What you need to do: List the text of every entry below as a numbered list, skipping blank lines and leaving out the pictures.

Given data:
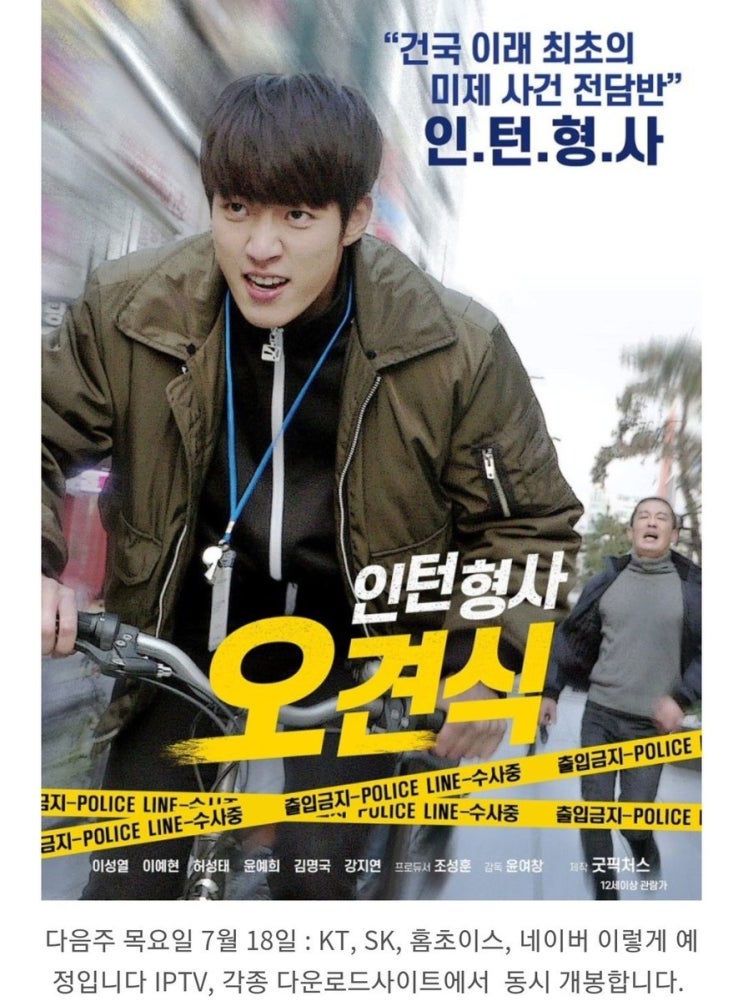  성열 <인턴형사 오견식> 공개관련 소식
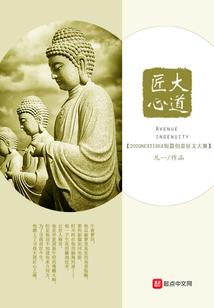 斗铠灵甲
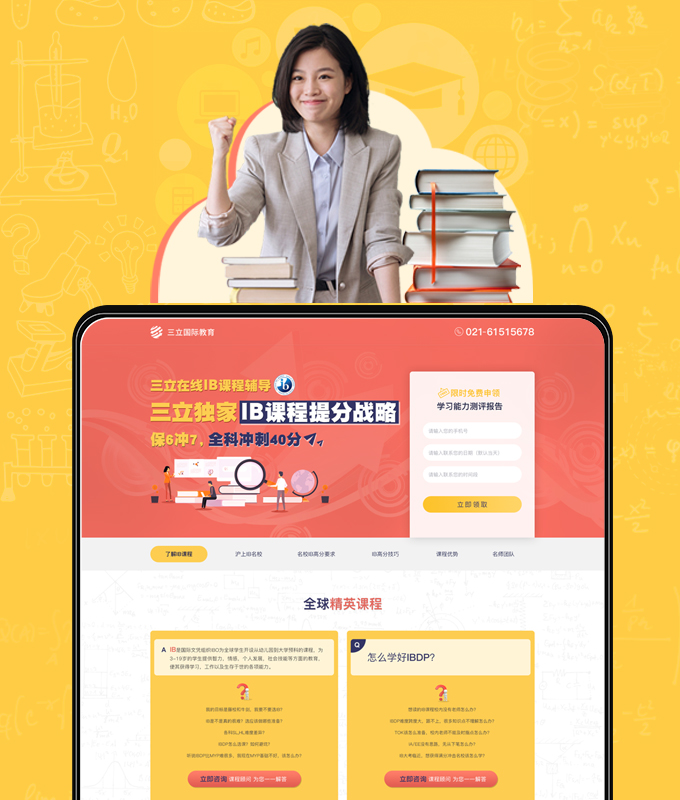 上海網(wǎng)站制作哪家好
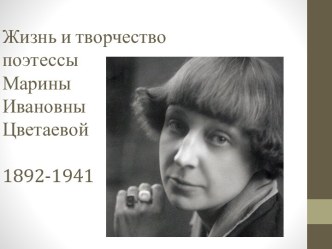 Жизнь и творчество поэтессыМарины Ивановны Цветаевой1892-1941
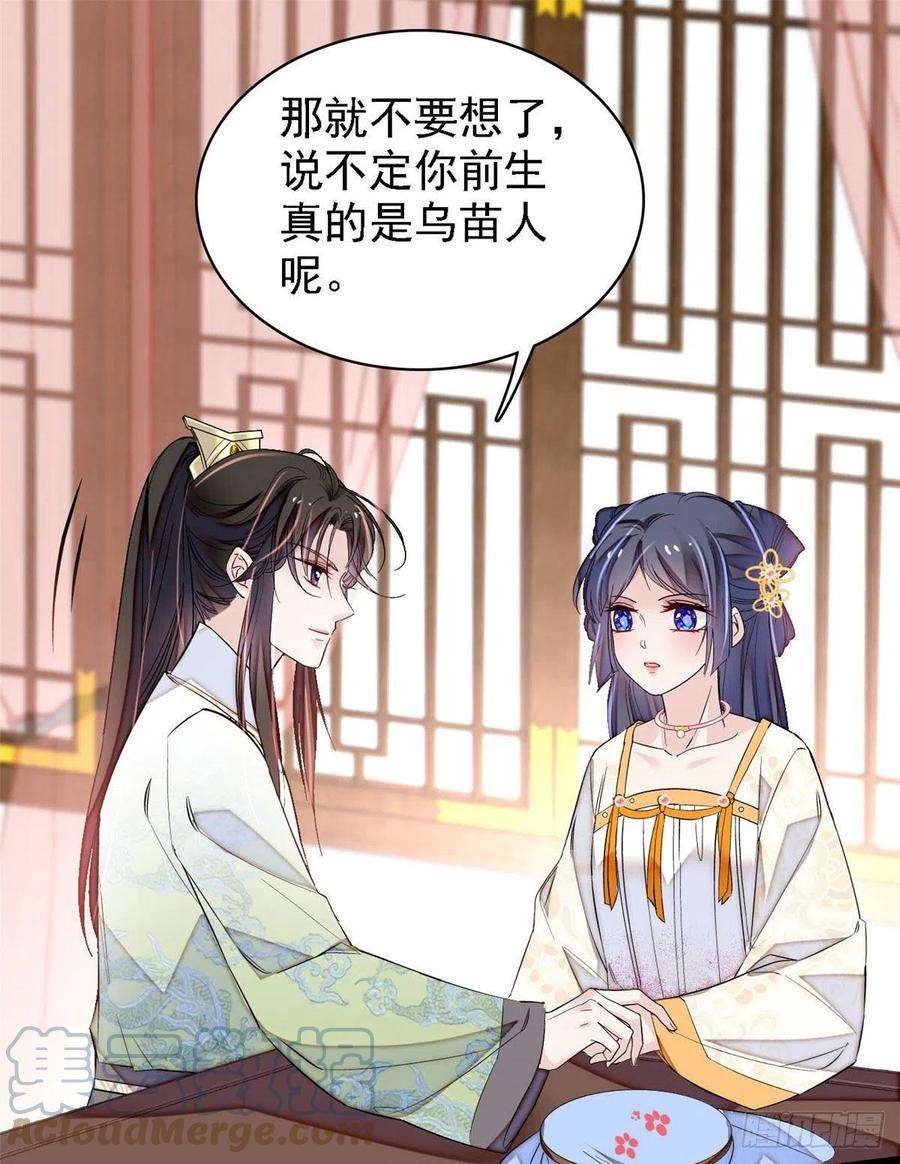 似锦166话 王妃有喜了！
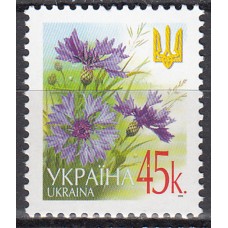 Ukrania Correo Yvert 726 ** Mnh Flores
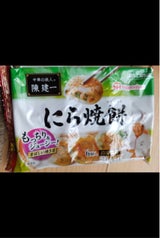 日本ハム 中華の鉄人陳建一 にら焼餅 25g×6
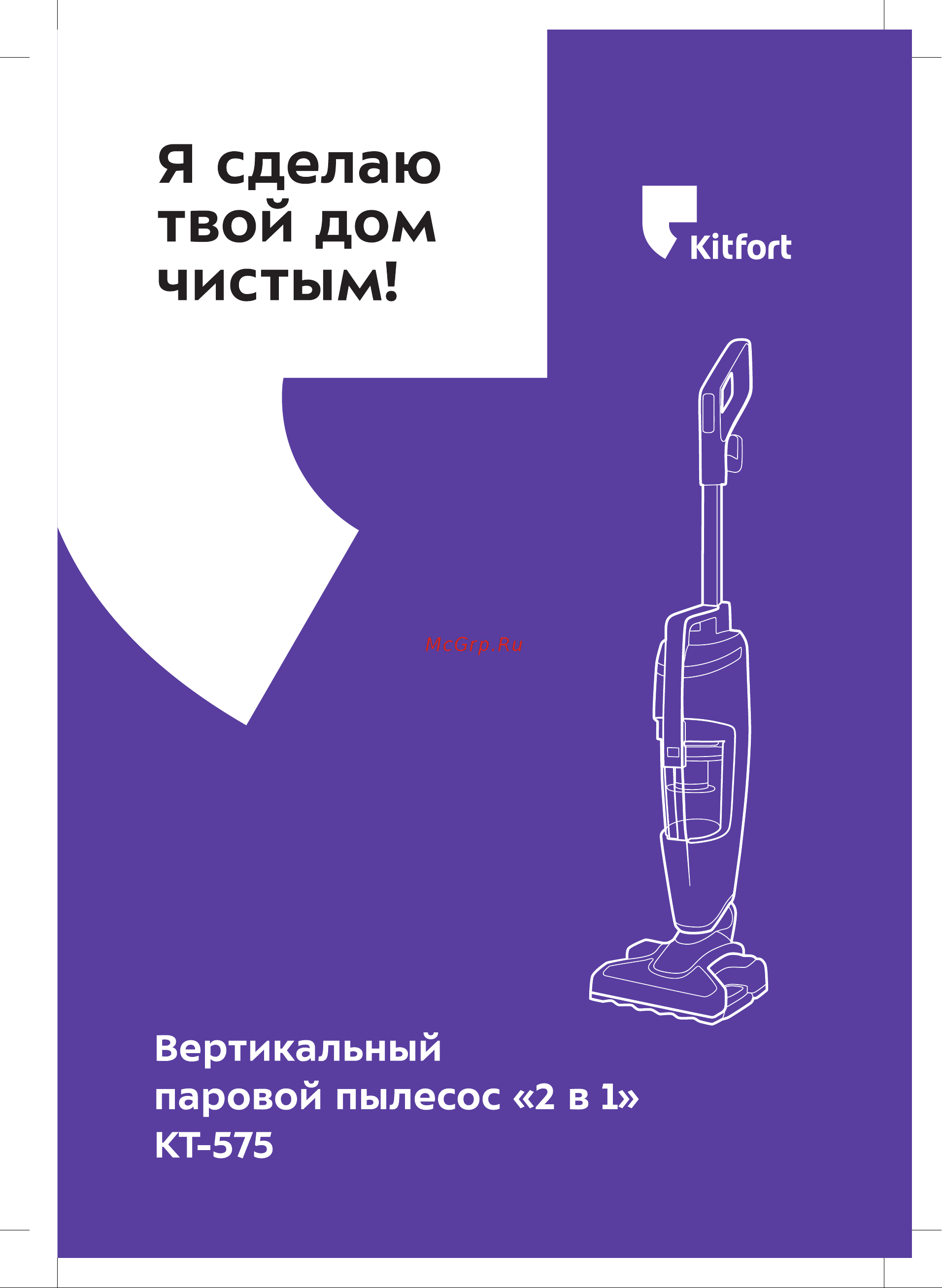 Kitfort 2 в 1 КТ-575-2 575 онлайн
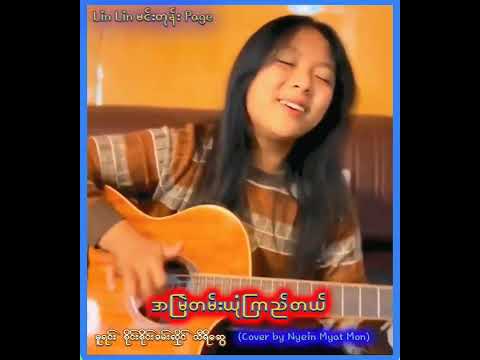 အမြဲတမ်းယုံကြည်တယ်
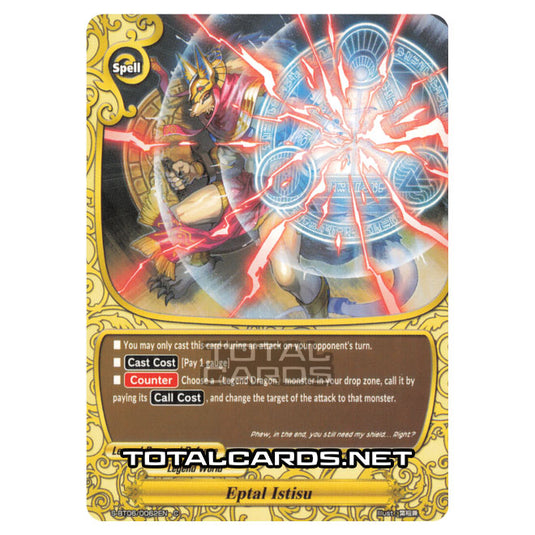 Future Card Buddyfight - Soaring Superior Deity Dragon - Ipdal Istis (C) S-BT06/0062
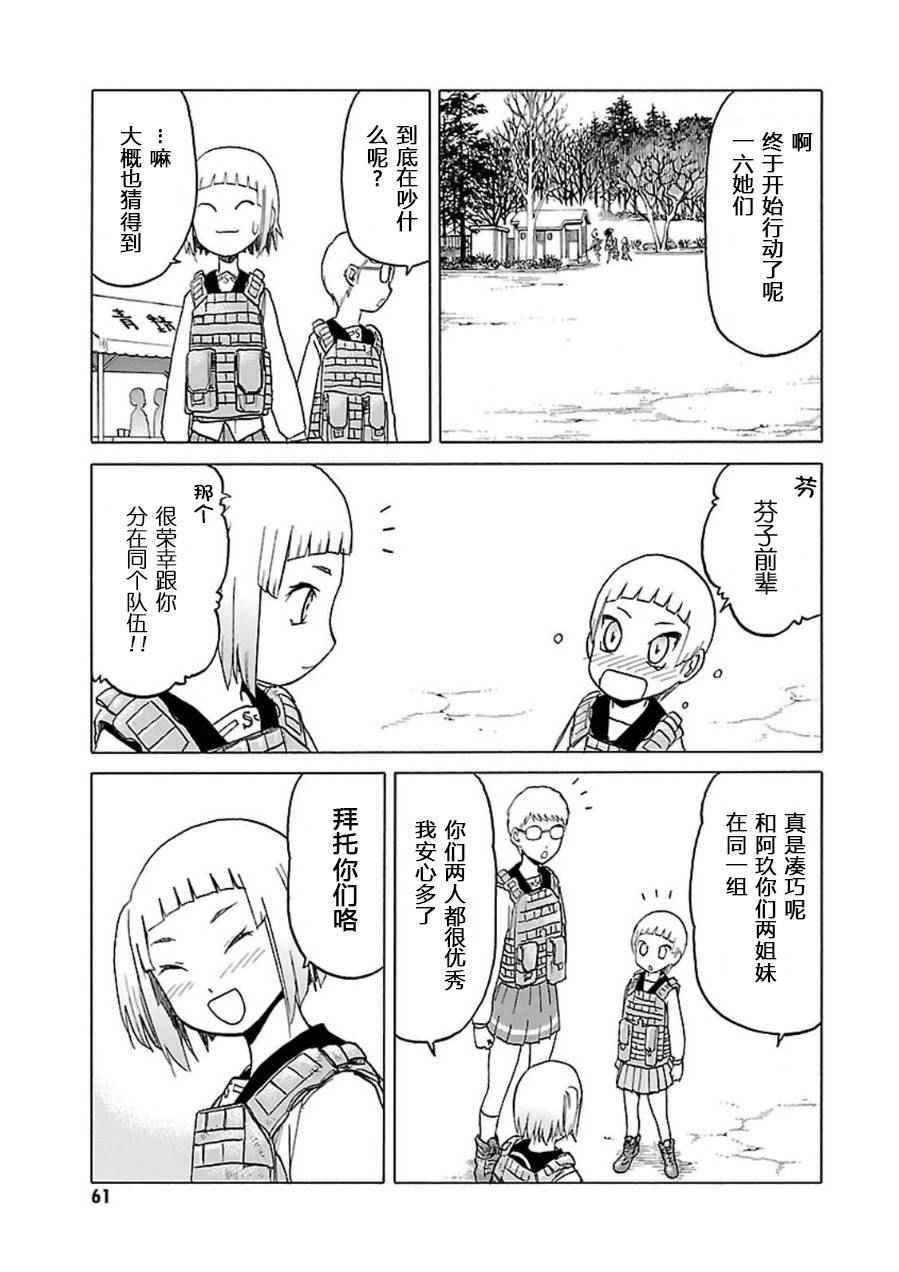 《枪械少女！！》漫画 枪械少女 07卷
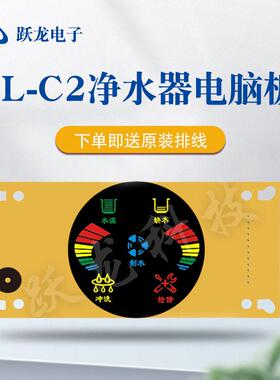 跃龙C2圆形横板净水器电控板纯水机线路板RO机主板饮水机电脑板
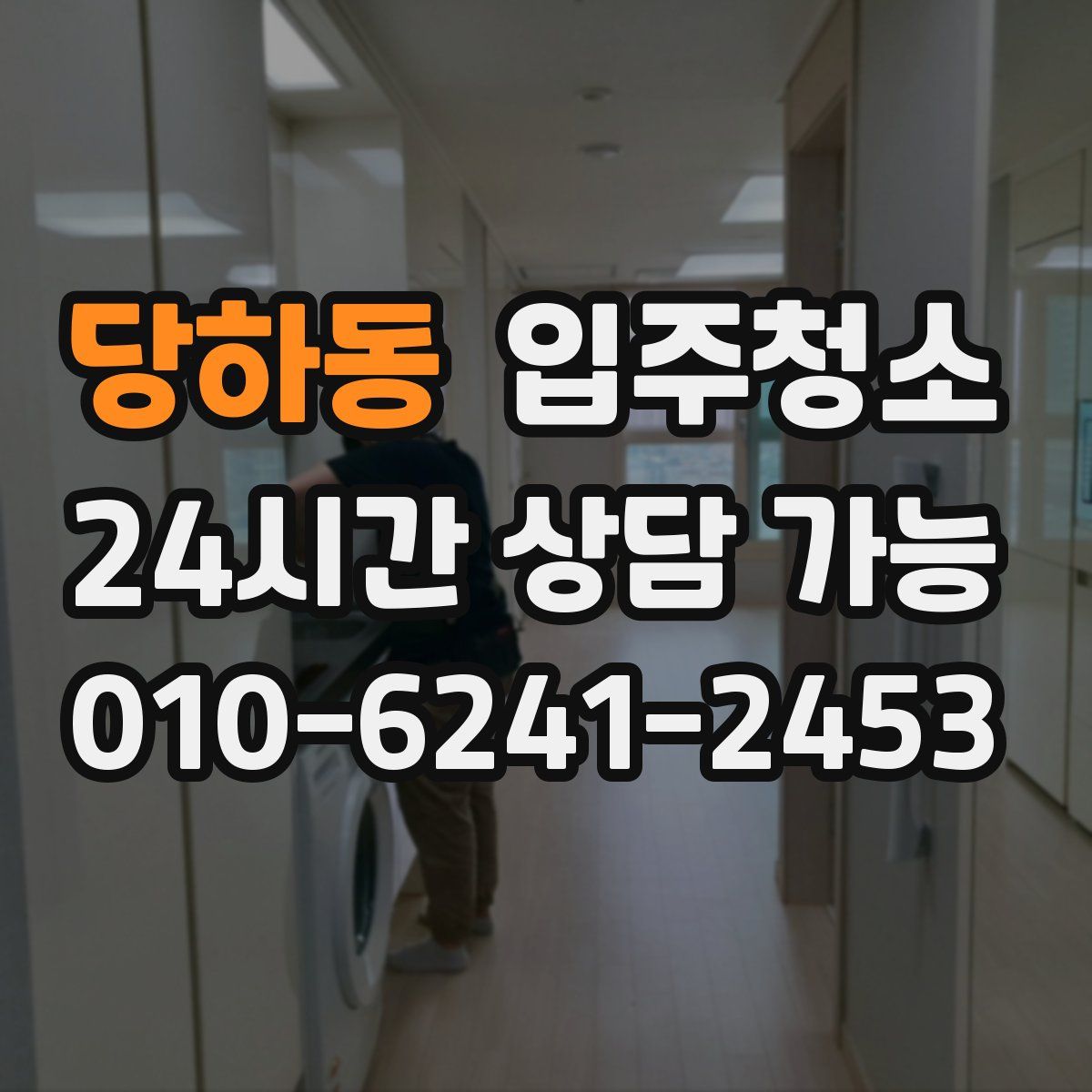 당하동 원룸청소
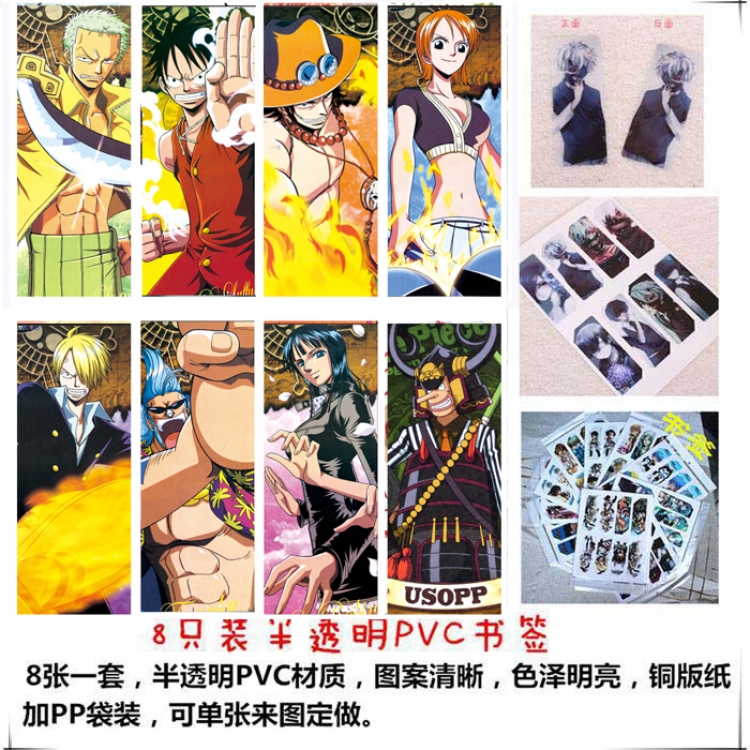 One Piece PVC Delicate Edition Frosted Bookmark a set of 8 price for 5 sets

Exercise solution:
1.   성열 <인턴형사 오견식> 공개관련 소식
2.  斗铠灵甲
3.  上海網(wǎng)站制作哪家好
4.  Жизнь и творчество поэтессыМарины Ивановны Цветаевой1892-1941
5.  似锦166话 王妃有喜了！
6.  Ukrania Correo Yvert 726 ** Mnh Flores
7.  日本ハム 中華の鉄人陳建一 にら焼餅 25g×6
8.  Kitfort 2 в 1 КТ-575-2 575 онлайн
9.  အမြဲတမ်းယုံကြည်တယ်
10.  Future Card Buddyfight - Soaring Superior Deity Dragon - Ipdal Istis (C) S-BT06/0062
11.  《枪械少女！！》漫画 枪械少女 07卷
12.  跃龙C2圆形横板净水器电控板纯水机线路板RO机主板饮水机电脑板
13.  당하동 원룸청소
14.  One Piece PVC Delicate Edition Frosted Bookmark a set of 8 price for 5 sets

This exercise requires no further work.